Örneğin Kayseri Belediyesi binası girişine, bir interaktif aydınlatma noktası oluşturulup, önünde elleriyle dokunmadan resim çizebilen minik misafirlerin, tüm yaratıcılığının aynen yansıtıldığı bir bina cephesi düşünün. Ne kadar etkileyici değil mi? Bence belediyemizin binasının önü her akşam yoğun bir turist trafiğine maruz kalacaktır. Linkine aşağıda ulaşabilirsiniz.
http://www.colorkinetics.com/showcase/installs/Pixel-Flow/
- Sembol Yapıları Aydınlatmak
Hangi belediyemiz olursa olsun, kentte mevcut olan sembol yapıları yeniden inşa edemez. Etmesinin de bir anlamı yoktur. Mevcut yapıyı, o kentte yaşayan herkes bilir ve görür. Peki ya gece?
Kentin o özel dokularının aydınlatılması, şehre; renk, değer ve farkındalık katar, turist çeker. Bugün İstanbul deyince, televizyon kanallarından tutun da hemen her yerde 15 Temmuz Şehitleri Köprüsü’nün gece aydınlatılmış görüntüsü servis edilir.

*Verilen Bilgiler:*
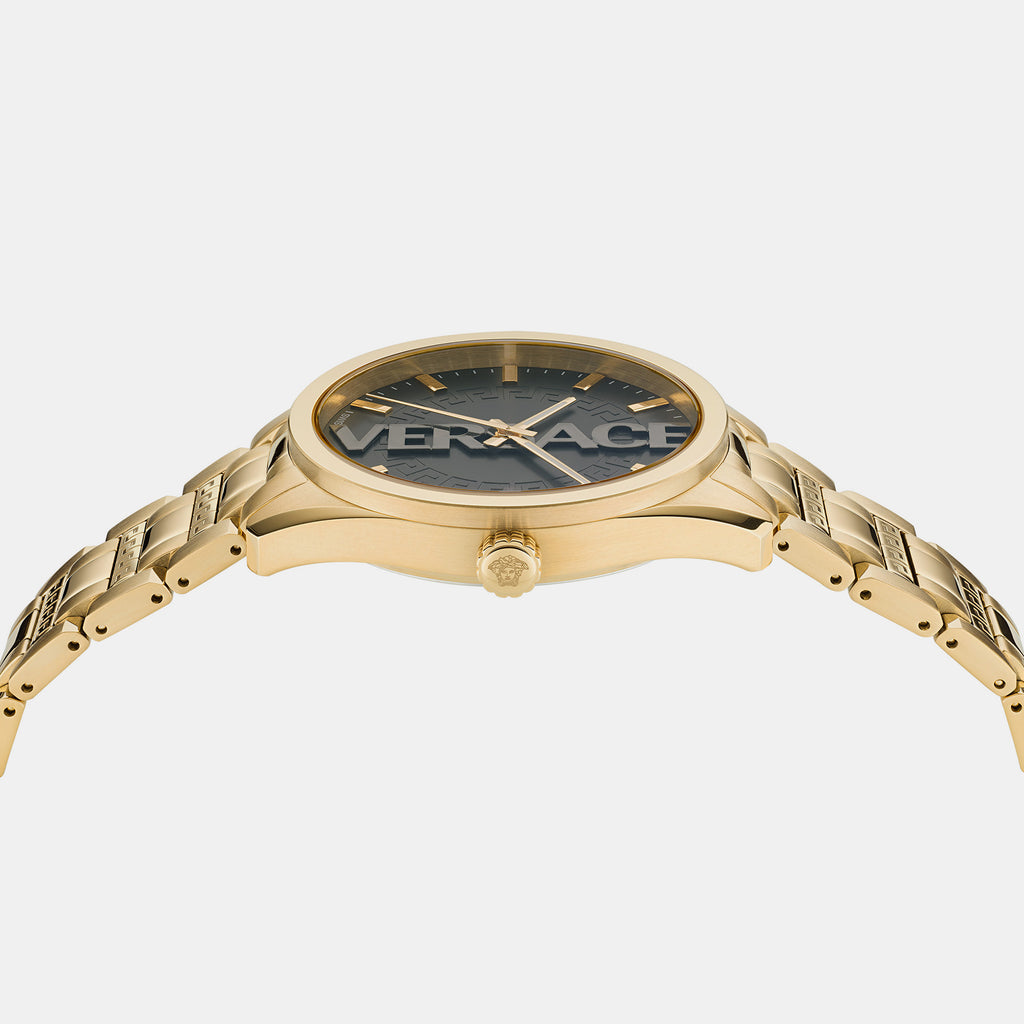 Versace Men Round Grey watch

---

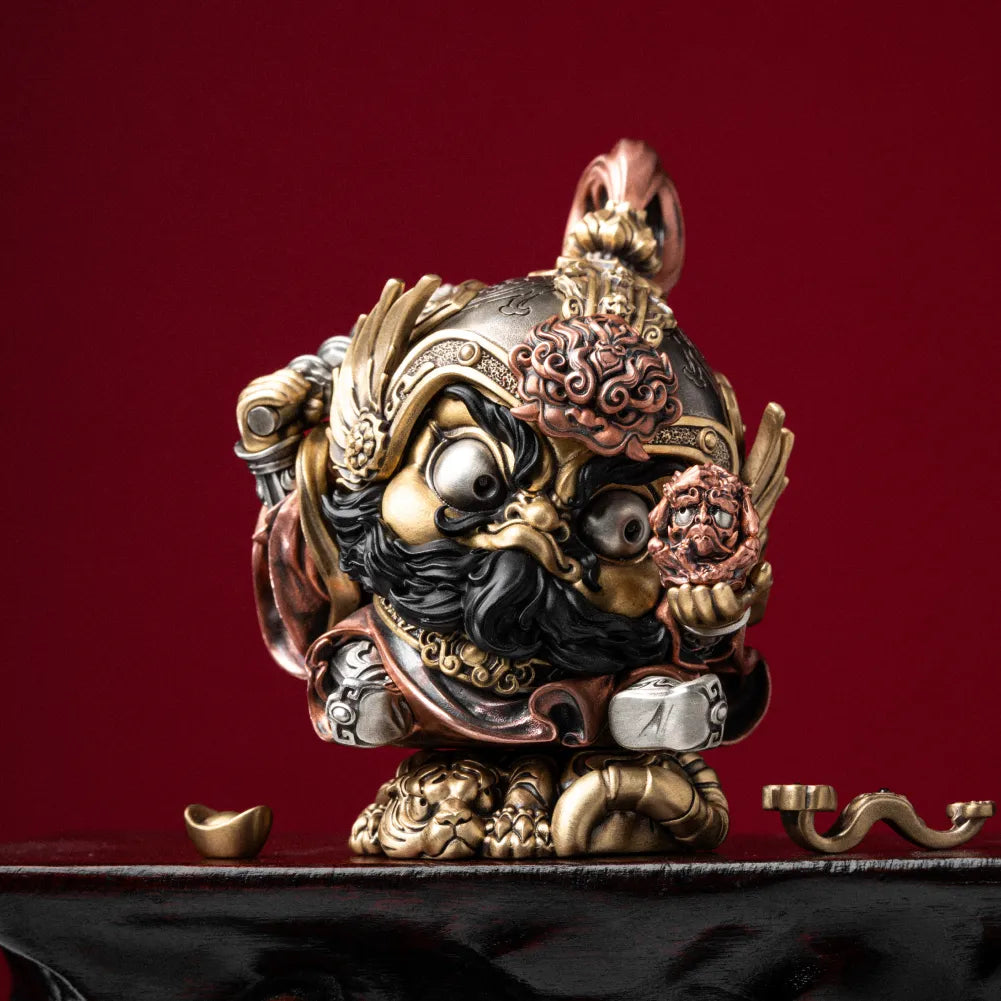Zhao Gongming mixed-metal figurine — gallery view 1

* * *

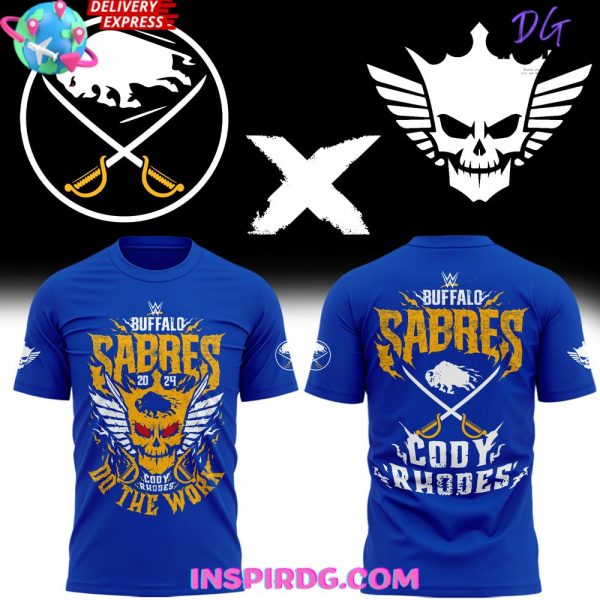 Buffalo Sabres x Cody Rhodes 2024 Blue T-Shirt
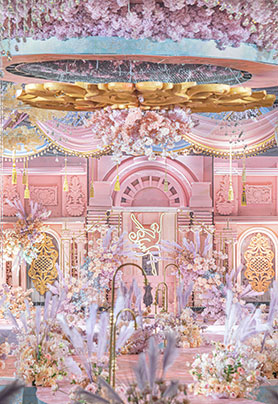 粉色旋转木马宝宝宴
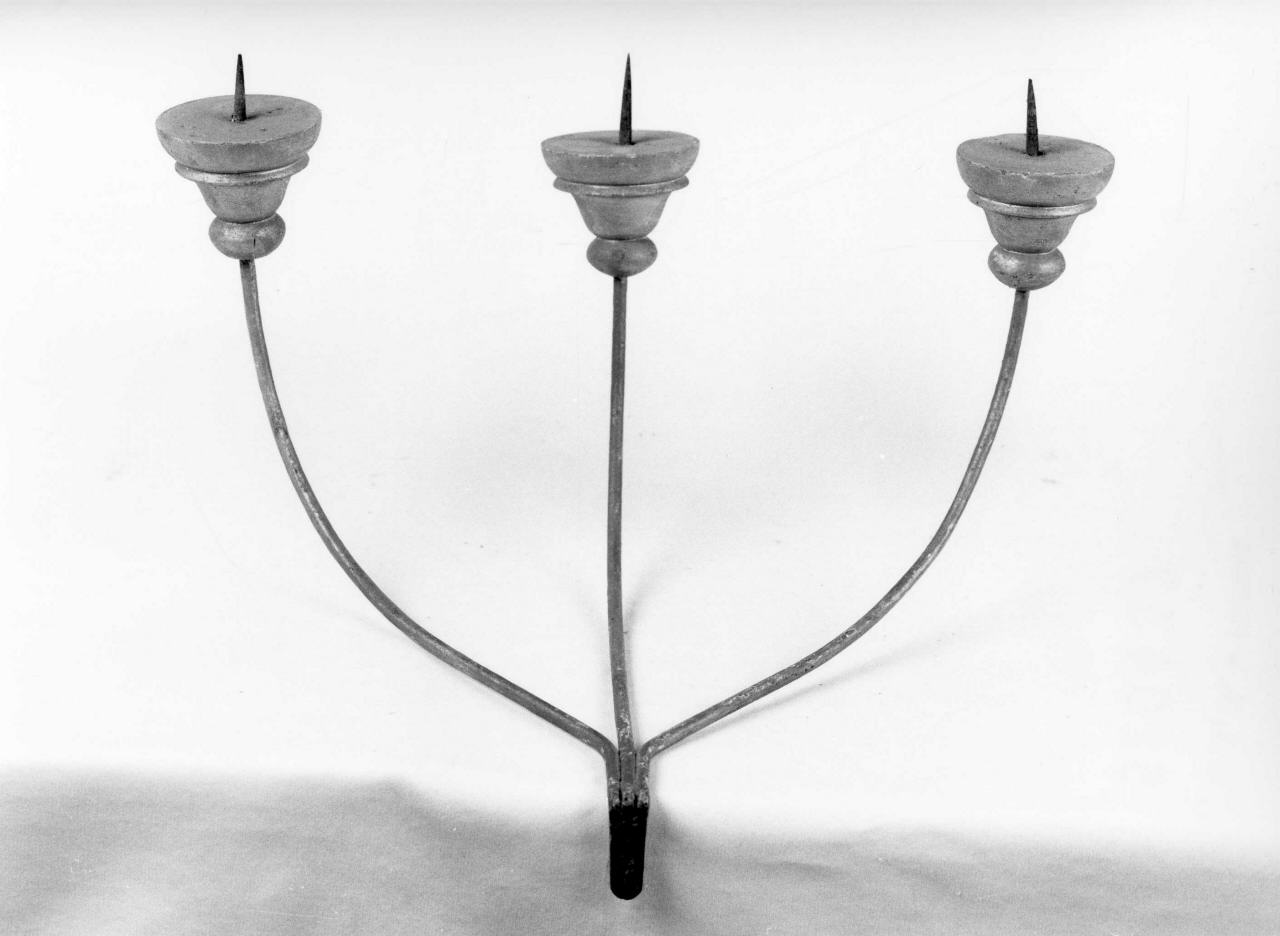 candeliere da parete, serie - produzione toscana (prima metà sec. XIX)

*Çözülecek Sorular:*
A: Kent aydınlatması üzerine yazılmış metni iki cümleyle özetleyin.
B: Kent aydınlatması üzerine yazılmış metni kaldığı yerden sürdürün.

*Çözülmüş Görevler:*
A: Metin, Kayseri Belediyesi binasının girişinde çocukların elleriyle dokunmadan çizdiği resimlerin bina cephesine yansıtıldığı interaktif bir aydınlatma noktası düşünülmesini ister ve yazara göre böyle bir uygulama binanın önünü her akşam yoğun bir turist trafiğine açacaktır. Ayrıca belediyelerin kentteki sembol yapıları yeniden inşa edemeyeceğini, ancak bu yapıların aydınlatılmasının şehre renk, değer ve farkındalık katıp turist çektiğini belirtir ve bunu 15 Temmuz Şehitleri Köprüsü'nün her yerde servis edilen gece görüntüsüyle örnekler.

B:
Artık İstanbul ile özdeşleşmiştir. Boğaza bir köprü daha yapmak zordur. Ancak var olana aydınlatma ile kalıcı bir imza atmak kolaydır. Artık o köprü 7/24 ilgi çekicidir.
Kocatepe Camii, Çanakkale Şehitleri Abidesi, Galata Kulesi, Eyfel Kulesi vb. yapılar, geceleri o benzersiz aydınlatmaları ile daha görkemli ve göz alıcıdırlar.

Büyüleyici dış cephe aydınlatması dolayısıyla, Konya’da bulunan Avrupa’nın en büyük Tropikal Kelebekler Bahçesi, gündüz var olan ziyaretçisi kadar gece de; aydınlatmayı görmek, fotoğraf çekmek, renkli anılar biriktirmek üzere gelen ziyaretçilerin akınına uğruyor.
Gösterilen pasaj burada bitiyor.